**Given request 1:**
Answer these questions about the judgment excerpt:
(a) Which court passed the judgment being appealed?
(b) On what date was the FIR lodged?
(c) What was the appellant's defence at trial?
**Given request 2:** Reproduce the judgment excerpt word for word from "Decided On: 29.10.2018" up to and including "Prasad Gupta, J.".
**Given request 3:** Write the next part of the judgment excerpt on this Burhanpur criminal appeal, picking up from its final sentence.

**Excerpted text:**
--- BEGIN ---
Criminal Appeal No. 210/2016

Decided On: 29.10.2018

Appellants: Mohd. Akram Vs. Respondent: The State of Madhya Pradesh

Hon'ble Judges/Coram:
Jagdish Prasad Gupta

JUDGMENT

Jagdish Prasad Gupta, J.

1. The appellant has preferred this appeal against the judgment dated 08/01/2016 passed by the IIIrd Additional Sessions Judge, Burhanpur in S.T. No. 45/2015 whereby the appellant has been convicted for the offence under Section 376(2)(n) of the IPC and sentenced to undergo RI for 10 years with fine of Rs. 2,500/-, in case of default further undergo 3 months R.I.

2. In brief the facts of the prosecution case are that the applicant and prosecutrix (PW-3) were studying in B.I.M.S. College and fall in love and in January, 2014 the applicant committed sexual intercourse with the prosecutrix on getting her consent on promise to marry with her and thereafter again in March, 2015 he committed sexual intercourse and when the prosecutrix asked him to marry her, he refused to marry her stating that his family members are not agreeing to marry with the prosecutrix. Then the prosecutrix disclosed the aforesaid fact to her parents and brother and lodged FIR Ex. P-3 on 20/06/2015 in the police station Nimbola District Burhanpur and police registered Crime No. 156/2015 under section 376(2)(n) of IPC against the applicant. After completion of the formalities of investigation, charge sheet was filed before the JMFC, Burhanpur and after taking cognizance the JMFC committed the case to the Session Court, Burhanpur where the IIIrd Additional Session Judge tried the case.

3. During trial, the trial Court framed charge under Section 376(2)(n) of IPC against the applicant, who abjured his guilt and claimed to be tried. His defence was that he has been falsely implicated.

4. Learned trial court after considering the evidence adduced by the parties and on the basis of the material available on record convicted and sentenced the applicant as mentioned earlier.
--- END ---
Dataset rows:
--- BEGIN ---
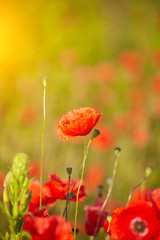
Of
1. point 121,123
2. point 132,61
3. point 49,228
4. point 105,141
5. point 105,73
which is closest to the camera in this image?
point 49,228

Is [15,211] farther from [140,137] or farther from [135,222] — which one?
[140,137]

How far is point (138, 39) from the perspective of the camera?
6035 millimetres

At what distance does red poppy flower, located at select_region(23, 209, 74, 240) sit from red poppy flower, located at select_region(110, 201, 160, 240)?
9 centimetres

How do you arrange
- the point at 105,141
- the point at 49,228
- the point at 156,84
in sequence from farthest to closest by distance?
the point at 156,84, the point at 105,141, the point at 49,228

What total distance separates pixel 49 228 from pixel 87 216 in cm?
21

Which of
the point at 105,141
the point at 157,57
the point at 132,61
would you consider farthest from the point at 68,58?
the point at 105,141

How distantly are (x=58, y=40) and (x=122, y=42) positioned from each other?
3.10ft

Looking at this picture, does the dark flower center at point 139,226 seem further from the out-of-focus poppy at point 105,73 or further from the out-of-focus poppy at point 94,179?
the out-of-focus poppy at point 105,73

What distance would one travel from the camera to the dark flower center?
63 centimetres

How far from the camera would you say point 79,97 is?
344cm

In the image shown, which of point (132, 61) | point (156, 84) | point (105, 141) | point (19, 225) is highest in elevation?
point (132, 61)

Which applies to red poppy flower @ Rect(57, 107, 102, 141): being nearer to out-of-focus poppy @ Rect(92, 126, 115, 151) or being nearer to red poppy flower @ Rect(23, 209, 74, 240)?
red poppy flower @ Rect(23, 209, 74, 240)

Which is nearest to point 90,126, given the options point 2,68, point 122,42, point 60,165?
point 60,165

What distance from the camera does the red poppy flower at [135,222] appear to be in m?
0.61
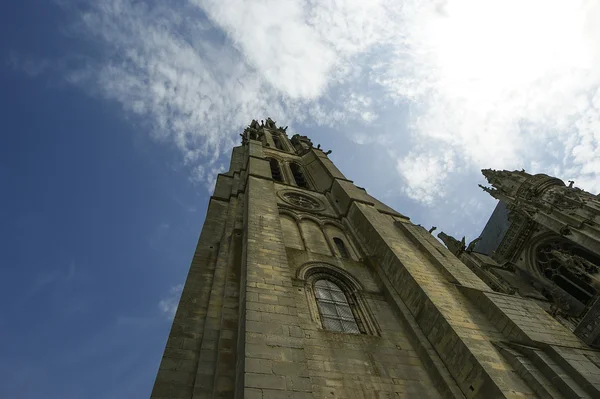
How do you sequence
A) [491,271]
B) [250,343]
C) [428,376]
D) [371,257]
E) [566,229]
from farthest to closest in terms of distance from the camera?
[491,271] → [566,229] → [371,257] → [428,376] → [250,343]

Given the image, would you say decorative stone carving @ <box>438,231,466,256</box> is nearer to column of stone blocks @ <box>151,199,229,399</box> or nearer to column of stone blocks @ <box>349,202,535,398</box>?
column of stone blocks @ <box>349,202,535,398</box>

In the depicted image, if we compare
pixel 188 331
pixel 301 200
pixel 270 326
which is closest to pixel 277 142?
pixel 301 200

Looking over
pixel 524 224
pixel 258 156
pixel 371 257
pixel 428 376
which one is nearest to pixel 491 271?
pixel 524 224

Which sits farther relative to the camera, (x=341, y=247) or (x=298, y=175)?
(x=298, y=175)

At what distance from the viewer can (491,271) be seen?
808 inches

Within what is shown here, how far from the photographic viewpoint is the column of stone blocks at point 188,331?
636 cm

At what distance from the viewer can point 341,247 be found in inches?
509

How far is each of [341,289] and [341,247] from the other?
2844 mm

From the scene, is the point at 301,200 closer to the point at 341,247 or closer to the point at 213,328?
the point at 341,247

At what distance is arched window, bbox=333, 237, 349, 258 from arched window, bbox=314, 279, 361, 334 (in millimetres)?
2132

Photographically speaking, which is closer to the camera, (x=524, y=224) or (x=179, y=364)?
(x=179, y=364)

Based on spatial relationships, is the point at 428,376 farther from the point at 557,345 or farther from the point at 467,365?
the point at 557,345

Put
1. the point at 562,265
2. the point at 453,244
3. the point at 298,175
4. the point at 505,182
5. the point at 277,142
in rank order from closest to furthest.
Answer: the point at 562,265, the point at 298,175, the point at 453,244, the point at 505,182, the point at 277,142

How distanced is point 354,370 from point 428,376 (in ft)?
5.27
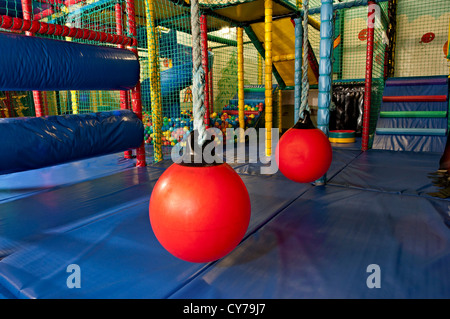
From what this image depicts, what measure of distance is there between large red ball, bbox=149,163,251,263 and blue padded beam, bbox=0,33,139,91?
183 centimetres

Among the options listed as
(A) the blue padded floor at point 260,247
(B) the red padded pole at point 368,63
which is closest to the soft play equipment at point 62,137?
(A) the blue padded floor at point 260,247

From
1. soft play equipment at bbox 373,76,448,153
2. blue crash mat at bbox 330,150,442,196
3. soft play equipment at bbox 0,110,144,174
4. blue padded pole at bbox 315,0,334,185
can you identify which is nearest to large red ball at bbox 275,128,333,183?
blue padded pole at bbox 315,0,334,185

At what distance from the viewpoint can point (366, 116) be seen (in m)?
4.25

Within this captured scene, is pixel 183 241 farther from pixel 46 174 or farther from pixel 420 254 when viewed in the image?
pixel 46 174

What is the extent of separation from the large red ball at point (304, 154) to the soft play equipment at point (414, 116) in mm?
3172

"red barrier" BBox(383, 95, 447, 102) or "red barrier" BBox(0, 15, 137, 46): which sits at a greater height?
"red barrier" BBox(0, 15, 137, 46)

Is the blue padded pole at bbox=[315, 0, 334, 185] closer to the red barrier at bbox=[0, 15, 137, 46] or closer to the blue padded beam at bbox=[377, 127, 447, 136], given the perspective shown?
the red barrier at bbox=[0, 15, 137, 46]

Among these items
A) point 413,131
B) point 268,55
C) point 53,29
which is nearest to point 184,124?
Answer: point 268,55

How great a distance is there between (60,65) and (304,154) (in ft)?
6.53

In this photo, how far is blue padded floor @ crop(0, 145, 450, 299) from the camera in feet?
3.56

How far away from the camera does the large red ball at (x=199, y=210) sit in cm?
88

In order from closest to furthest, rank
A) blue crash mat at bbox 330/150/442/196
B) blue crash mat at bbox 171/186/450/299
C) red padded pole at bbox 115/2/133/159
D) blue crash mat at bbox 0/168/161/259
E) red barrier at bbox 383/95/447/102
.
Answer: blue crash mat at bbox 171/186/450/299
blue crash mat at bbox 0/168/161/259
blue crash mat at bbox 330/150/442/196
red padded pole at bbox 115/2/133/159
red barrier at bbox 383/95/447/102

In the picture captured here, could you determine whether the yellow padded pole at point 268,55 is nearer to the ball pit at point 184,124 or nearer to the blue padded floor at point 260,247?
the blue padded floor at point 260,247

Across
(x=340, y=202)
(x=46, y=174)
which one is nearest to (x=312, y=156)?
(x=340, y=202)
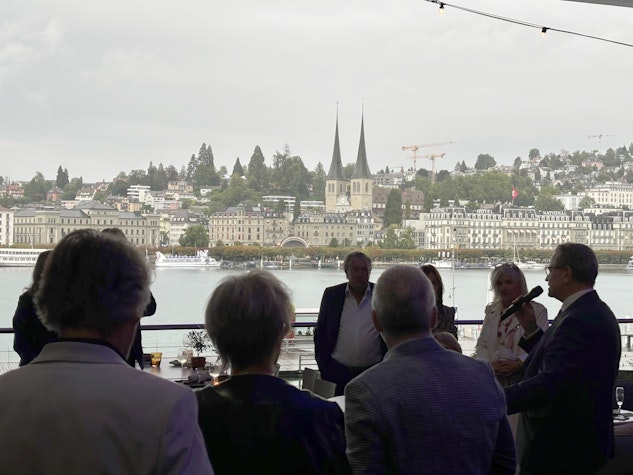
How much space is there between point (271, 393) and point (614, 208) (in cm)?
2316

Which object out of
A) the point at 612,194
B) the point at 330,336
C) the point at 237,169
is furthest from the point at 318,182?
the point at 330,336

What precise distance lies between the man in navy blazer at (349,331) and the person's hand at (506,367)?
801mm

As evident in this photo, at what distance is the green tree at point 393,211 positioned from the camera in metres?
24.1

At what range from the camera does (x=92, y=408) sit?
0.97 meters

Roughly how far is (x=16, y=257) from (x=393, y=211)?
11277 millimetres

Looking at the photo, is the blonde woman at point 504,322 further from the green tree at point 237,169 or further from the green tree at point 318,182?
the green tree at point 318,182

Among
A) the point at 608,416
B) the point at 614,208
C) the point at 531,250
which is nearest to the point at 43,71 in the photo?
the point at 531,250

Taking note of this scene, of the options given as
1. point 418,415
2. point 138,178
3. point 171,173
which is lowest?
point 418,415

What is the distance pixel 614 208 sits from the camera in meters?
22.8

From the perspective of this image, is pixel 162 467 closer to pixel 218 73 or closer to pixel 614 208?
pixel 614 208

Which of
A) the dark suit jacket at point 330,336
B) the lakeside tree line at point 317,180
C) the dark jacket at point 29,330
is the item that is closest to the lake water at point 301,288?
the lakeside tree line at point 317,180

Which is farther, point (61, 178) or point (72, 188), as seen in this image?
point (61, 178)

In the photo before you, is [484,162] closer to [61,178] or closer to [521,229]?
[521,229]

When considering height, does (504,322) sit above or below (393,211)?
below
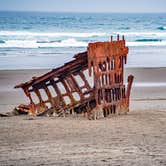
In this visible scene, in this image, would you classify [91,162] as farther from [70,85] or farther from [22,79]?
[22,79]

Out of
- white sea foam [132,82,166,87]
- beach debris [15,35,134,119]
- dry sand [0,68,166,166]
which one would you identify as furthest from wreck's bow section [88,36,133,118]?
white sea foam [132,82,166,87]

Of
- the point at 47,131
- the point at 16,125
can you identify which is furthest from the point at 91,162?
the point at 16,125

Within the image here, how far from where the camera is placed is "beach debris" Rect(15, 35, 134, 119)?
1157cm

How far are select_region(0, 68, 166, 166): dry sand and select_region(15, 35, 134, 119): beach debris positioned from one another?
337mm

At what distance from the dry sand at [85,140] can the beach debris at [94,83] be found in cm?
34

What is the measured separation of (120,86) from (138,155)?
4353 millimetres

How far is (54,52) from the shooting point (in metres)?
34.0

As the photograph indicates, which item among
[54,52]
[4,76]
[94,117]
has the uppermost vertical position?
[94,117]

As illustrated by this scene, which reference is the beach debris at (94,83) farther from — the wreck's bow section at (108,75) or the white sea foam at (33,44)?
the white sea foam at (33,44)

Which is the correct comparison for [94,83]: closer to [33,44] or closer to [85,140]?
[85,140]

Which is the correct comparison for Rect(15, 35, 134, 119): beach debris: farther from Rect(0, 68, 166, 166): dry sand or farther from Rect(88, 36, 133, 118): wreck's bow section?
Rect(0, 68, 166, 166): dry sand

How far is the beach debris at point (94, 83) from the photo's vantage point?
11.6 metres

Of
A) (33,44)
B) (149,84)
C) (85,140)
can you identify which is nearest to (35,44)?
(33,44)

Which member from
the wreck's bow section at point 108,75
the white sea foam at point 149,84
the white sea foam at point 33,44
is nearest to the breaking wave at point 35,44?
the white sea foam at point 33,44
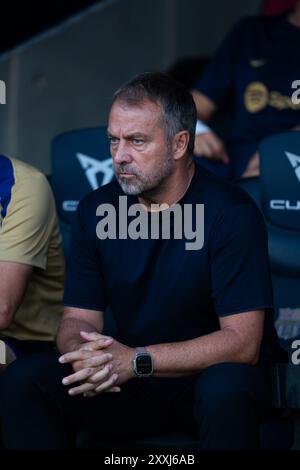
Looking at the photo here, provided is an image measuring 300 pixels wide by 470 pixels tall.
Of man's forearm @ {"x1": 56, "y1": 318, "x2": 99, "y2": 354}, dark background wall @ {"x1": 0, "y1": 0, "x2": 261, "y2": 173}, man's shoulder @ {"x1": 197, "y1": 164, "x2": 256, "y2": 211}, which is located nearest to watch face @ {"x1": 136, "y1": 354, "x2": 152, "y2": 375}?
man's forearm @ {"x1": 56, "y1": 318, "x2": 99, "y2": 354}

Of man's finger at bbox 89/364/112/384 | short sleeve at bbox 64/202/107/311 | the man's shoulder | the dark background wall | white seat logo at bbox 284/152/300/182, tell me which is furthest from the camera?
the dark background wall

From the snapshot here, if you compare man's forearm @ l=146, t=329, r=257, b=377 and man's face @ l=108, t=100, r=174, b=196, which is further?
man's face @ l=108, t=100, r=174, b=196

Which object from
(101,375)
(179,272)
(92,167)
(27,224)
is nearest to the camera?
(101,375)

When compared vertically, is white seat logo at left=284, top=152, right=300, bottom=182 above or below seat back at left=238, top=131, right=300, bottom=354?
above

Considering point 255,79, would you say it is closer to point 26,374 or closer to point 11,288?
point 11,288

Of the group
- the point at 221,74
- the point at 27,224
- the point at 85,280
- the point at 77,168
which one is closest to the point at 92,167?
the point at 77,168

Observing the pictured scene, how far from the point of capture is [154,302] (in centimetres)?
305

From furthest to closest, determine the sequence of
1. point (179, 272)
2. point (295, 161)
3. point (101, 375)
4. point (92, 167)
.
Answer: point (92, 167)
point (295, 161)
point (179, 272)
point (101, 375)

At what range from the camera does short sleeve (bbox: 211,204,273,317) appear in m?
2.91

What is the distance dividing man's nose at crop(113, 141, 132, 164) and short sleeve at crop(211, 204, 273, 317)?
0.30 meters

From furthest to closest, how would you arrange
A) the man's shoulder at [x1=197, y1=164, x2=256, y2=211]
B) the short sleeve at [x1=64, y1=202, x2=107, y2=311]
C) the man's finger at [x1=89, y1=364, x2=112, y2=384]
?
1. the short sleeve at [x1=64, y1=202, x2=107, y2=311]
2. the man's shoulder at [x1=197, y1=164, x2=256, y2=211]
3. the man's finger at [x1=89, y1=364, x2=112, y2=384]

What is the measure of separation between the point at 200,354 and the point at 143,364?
--- END ---
**Final answer 1:**
(a) The IIIrd Additional Sessions Judge, Burhanpur.
(b) 20/06/2015.
(c) That he had been falsely implicated.

**Final answer 2:**
Decided On: 29.10.2018

Appellants: Mohd. Akram Vs. Respondent: The State of Madhya Pradesh

Hon'ble Judges/Coram:
Jagdish Prasad Gupta

JUDGMENT

Jagdish Prasad Gupta, J.

**Final answer 3:**
5. The finding of the learned trial Court has been assailed by the applicant on the ground that the evidence produced by the prosecution establish that the applicant committed sexual intercourse with the prosecutrix with her will and consent and they were major at the time of the incident, hence no offence is made out but the learned trial Court has wrongly appreciated the evidence and arrived at the conclusion that consent was given by the prosecutrix under the misrepresentation of promise of marriage, hence it can't be considered legal consent. The aforesaid approach is against the law as the Hon'ble Apex Court in the case of Deepak Gulati Vs. State of Haryana reported in MANU/SC/0546/2013 : (2013) 7 SCC 675 has held that the prosecution has to prove the fact that the accused acted with mala fide intention of seducing prosecutrix by making false promise of marriage and not keeping his promise. But mere breach of promise without mala fide intention cannot amount to deception. In the present case, the prosecutrix (PW-3) being a major and educated girl having understanding the impact of his consent and conduct, it can't be said that she submitted herself on account of promise of marriage and there is no iota or material to suggest the fact that the applicant initially made false promise. It is a case of breach of promise without mala fide intention. Further submitted that later on the prosecutrix and applicant have solemnized marriage and having a child with their wedlock. This circumstance also shows that the promise of marriage was not false. Hence, the appeal be allowed and the appellant/accused be acquitted of the aforesaid offence.

6. Learned GA has argued in support of the aforesaid judgment of the trial court stating that the prosecutrix did not give consent but submitted herself under the false promise of marriage, hence the finding of the learned trial court does not require any interference and prayed that the appeal be dismissed.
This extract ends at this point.